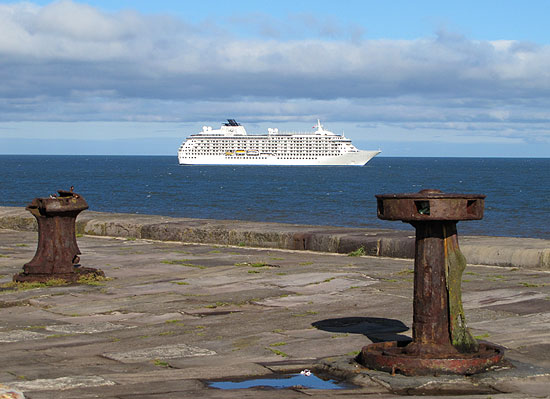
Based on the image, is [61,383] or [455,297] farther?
[455,297]

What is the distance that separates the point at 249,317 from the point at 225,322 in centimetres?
24

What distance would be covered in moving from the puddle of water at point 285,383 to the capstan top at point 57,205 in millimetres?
3881

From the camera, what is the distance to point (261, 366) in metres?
4.36

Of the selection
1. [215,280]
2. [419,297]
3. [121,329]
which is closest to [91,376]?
[121,329]

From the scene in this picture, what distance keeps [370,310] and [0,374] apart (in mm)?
2771

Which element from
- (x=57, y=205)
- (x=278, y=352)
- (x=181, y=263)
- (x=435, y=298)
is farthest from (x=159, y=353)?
(x=181, y=263)

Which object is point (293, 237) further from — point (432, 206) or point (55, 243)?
point (432, 206)

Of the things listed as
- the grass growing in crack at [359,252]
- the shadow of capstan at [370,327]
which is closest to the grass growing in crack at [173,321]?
the shadow of capstan at [370,327]

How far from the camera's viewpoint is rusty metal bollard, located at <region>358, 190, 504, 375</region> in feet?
13.6

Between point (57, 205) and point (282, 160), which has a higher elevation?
point (282, 160)

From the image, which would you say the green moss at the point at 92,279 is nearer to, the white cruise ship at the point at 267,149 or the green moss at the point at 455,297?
the green moss at the point at 455,297

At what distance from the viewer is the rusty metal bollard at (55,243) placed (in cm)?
751

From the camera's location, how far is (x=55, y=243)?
766 centimetres

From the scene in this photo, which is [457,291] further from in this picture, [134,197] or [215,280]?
[134,197]
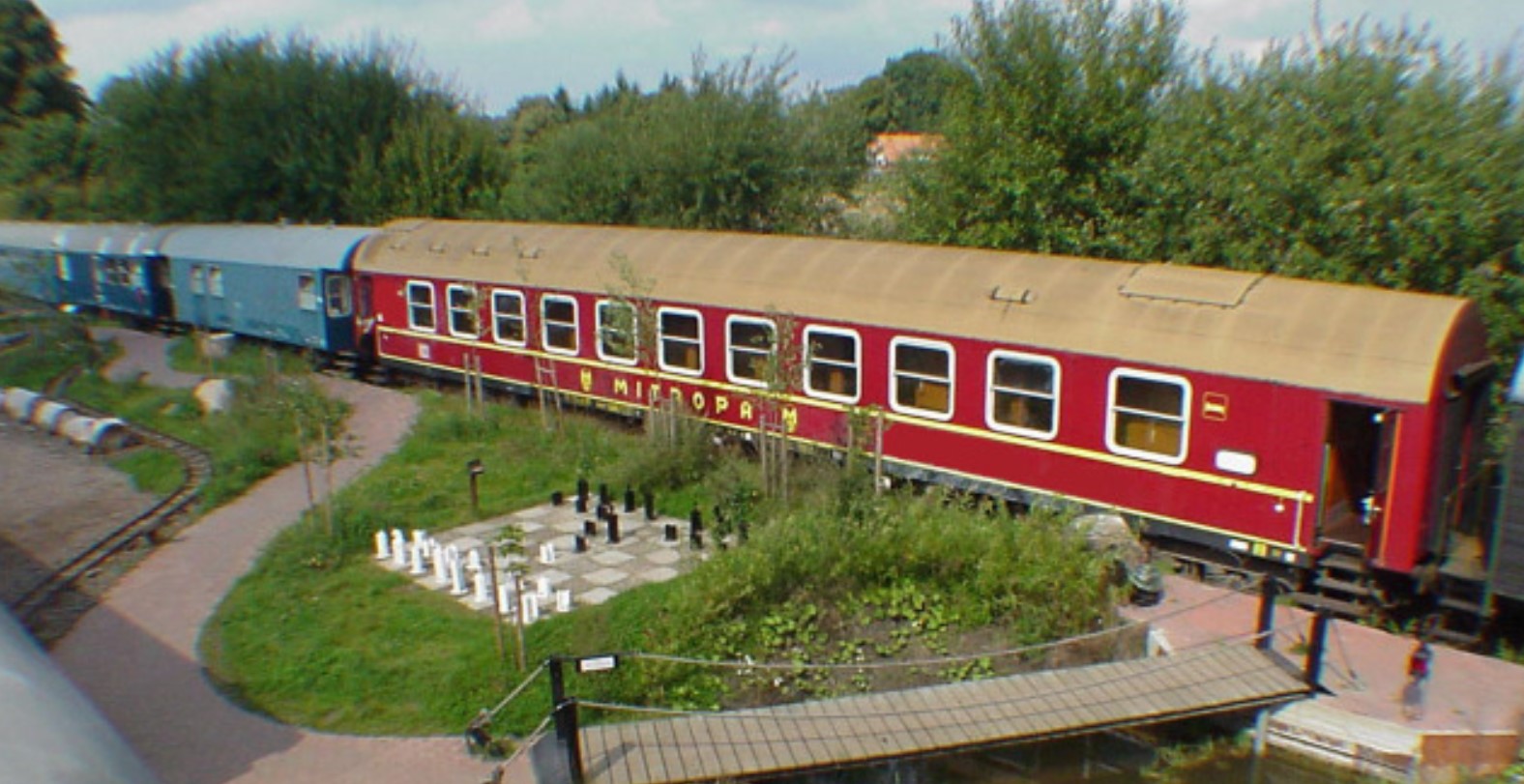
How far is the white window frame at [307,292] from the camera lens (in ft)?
73.8

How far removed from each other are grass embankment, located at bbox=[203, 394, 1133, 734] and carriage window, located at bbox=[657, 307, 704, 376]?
451 centimetres

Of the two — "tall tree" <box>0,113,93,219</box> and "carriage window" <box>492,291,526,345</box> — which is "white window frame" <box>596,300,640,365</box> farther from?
"tall tree" <box>0,113,93,219</box>

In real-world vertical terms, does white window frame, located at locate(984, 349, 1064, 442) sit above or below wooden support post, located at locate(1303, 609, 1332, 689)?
above

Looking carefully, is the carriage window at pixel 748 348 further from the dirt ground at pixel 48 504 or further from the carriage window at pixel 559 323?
the dirt ground at pixel 48 504

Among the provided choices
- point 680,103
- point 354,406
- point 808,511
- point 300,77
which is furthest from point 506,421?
point 300,77

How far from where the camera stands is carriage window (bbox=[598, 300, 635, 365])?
16359 millimetres

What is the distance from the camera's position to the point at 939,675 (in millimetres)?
9789

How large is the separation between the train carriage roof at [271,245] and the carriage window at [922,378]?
13.8m

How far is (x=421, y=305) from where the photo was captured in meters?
20.9

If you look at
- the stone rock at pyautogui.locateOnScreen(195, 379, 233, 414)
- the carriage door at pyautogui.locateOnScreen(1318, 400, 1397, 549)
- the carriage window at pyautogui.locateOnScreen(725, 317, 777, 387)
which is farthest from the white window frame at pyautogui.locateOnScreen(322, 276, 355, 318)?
the carriage door at pyautogui.locateOnScreen(1318, 400, 1397, 549)

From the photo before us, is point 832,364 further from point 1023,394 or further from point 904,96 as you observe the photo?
point 904,96

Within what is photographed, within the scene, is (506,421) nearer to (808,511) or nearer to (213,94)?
(808,511)

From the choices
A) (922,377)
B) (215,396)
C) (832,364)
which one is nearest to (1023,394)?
(922,377)

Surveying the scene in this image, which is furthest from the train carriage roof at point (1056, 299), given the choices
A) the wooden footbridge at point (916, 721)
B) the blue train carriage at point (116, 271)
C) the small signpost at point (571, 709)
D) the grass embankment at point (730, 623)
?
the blue train carriage at point (116, 271)
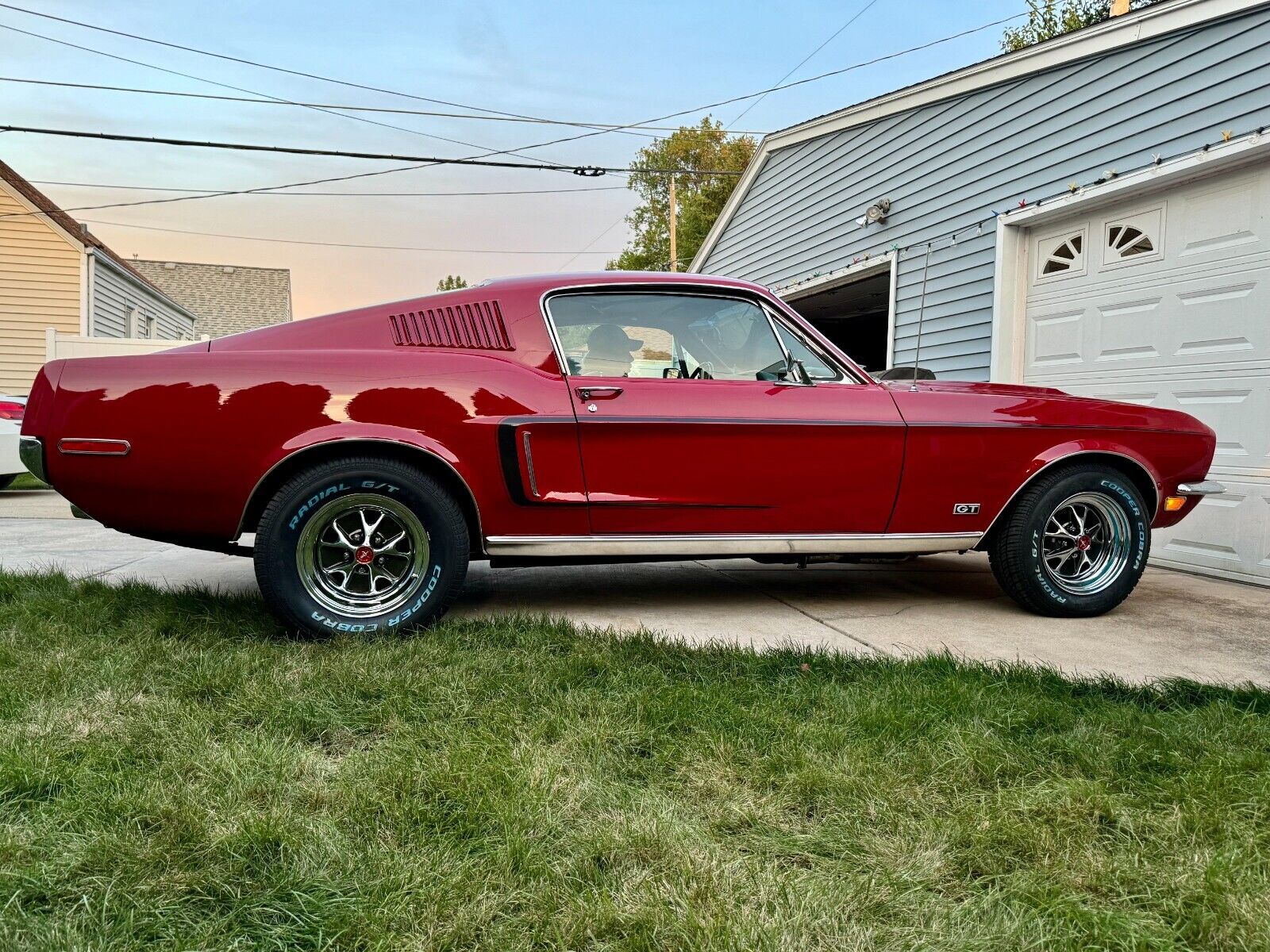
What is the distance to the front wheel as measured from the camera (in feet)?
13.7

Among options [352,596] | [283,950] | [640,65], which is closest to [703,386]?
[352,596]

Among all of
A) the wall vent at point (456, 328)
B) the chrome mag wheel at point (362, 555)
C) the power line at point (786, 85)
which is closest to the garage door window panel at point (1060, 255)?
the wall vent at point (456, 328)

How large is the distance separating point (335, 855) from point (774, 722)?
124 centimetres

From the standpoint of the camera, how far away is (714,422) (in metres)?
3.79

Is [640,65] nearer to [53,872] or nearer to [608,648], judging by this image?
[608,648]

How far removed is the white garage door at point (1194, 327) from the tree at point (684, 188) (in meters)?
29.7

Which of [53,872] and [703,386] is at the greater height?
[703,386]

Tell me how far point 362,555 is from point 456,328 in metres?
1.02

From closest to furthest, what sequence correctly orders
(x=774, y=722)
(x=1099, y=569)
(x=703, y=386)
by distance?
(x=774, y=722) < (x=703, y=386) < (x=1099, y=569)

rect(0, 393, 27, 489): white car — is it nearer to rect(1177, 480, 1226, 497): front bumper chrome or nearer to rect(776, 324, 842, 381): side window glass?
rect(776, 324, 842, 381): side window glass

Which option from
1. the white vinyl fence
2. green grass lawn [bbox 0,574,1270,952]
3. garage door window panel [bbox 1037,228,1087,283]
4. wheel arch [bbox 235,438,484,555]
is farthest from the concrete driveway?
the white vinyl fence

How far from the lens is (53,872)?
1.70 metres

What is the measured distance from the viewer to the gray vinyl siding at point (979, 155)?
229 inches

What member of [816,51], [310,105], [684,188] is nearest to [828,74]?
[816,51]
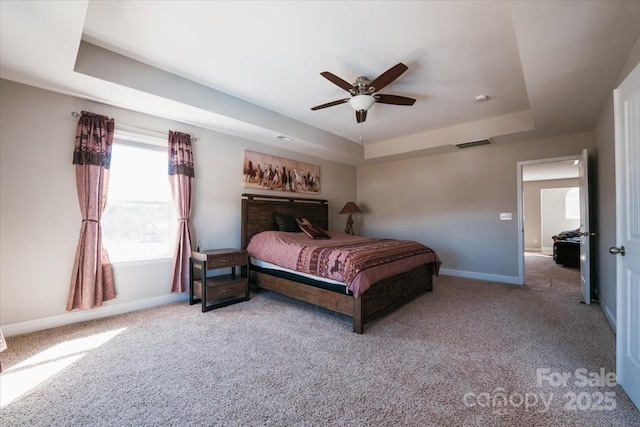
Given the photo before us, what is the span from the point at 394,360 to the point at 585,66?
114 inches

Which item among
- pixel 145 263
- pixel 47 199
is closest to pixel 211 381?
pixel 145 263

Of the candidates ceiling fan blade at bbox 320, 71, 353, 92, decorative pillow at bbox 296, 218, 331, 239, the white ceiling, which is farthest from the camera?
decorative pillow at bbox 296, 218, 331, 239

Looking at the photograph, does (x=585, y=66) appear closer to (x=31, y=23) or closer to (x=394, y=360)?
(x=394, y=360)

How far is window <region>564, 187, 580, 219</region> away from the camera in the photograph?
879cm

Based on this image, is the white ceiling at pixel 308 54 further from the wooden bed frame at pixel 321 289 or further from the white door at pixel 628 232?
the wooden bed frame at pixel 321 289

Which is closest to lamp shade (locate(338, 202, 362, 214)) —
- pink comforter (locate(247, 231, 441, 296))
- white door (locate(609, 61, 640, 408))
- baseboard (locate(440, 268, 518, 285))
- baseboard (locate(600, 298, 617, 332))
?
pink comforter (locate(247, 231, 441, 296))

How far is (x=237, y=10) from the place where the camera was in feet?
6.63

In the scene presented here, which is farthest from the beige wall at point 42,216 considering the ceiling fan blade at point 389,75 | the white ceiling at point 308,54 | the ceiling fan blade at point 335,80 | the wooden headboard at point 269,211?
the ceiling fan blade at point 389,75

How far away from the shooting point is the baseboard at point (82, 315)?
8.41ft

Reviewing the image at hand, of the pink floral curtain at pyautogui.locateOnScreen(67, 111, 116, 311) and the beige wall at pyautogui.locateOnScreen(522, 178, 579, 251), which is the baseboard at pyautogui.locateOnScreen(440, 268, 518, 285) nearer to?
the pink floral curtain at pyautogui.locateOnScreen(67, 111, 116, 311)

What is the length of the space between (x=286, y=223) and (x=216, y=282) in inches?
59.9

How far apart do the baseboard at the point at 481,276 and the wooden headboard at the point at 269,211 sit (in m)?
2.60

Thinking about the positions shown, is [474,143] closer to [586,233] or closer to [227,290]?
[586,233]

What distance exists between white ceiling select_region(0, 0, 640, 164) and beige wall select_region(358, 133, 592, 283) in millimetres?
839
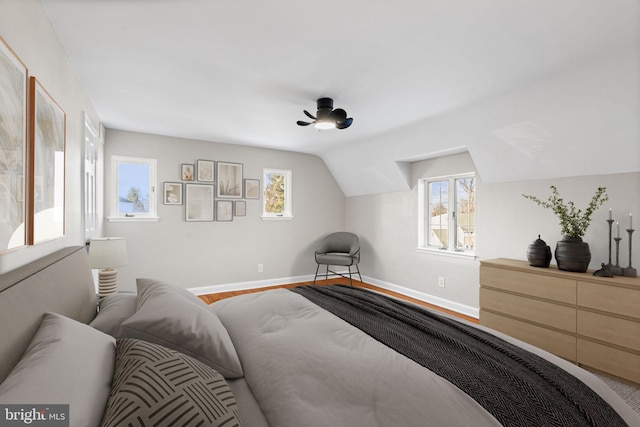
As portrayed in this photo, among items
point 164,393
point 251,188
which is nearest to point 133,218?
point 251,188

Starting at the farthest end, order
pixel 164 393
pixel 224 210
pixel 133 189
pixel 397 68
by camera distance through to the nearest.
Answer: pixel 224 210 < pixel 133 189 < pixel 397 68 < pixel 164 393

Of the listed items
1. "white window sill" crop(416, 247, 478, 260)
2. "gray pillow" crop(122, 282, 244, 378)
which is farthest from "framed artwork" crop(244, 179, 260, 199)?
"gray pillow" crop(122, 282, 244, 378)

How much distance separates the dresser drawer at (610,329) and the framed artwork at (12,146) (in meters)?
3.68

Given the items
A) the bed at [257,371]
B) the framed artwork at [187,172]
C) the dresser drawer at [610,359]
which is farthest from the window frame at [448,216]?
the framed artwork at [187,172]

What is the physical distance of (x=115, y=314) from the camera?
4.87ft

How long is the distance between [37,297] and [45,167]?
838mm

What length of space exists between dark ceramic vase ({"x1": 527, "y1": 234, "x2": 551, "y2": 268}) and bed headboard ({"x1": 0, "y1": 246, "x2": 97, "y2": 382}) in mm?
3528

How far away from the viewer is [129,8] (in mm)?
1727

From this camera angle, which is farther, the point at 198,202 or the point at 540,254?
the point at 198,202

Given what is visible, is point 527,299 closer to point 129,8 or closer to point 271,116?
point 271,116

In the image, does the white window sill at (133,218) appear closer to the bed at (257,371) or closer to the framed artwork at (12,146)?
the bed at (257,371)

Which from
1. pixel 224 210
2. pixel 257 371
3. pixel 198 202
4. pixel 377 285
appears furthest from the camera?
pixel 377 285

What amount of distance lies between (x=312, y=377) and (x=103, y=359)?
688 millimetres

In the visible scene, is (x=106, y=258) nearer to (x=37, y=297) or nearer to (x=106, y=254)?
(x=106, y=254)
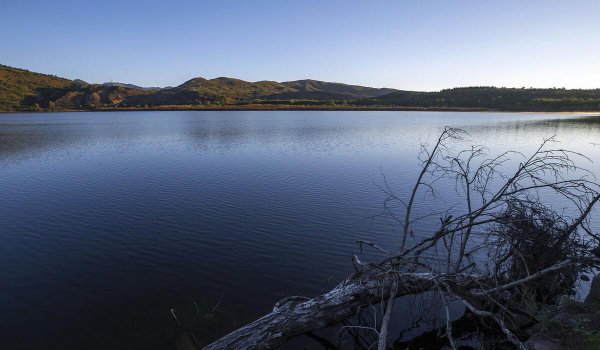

**Set problem:** Copy out verbatim the part of the records that opens with the line containing "Surveying the scene" and closes with the line containing "C) the small signpost at point (571, 709)", both of those lines included.

**Response:**
Surveying the scene in this image, which is furthest from the train carriage roof at point (1056, 299), given the choices
A) the wooden footbridge at point (916, 721)
B) the blue train carriage at point (116, 271)
C) the small signpost at point (571, 709)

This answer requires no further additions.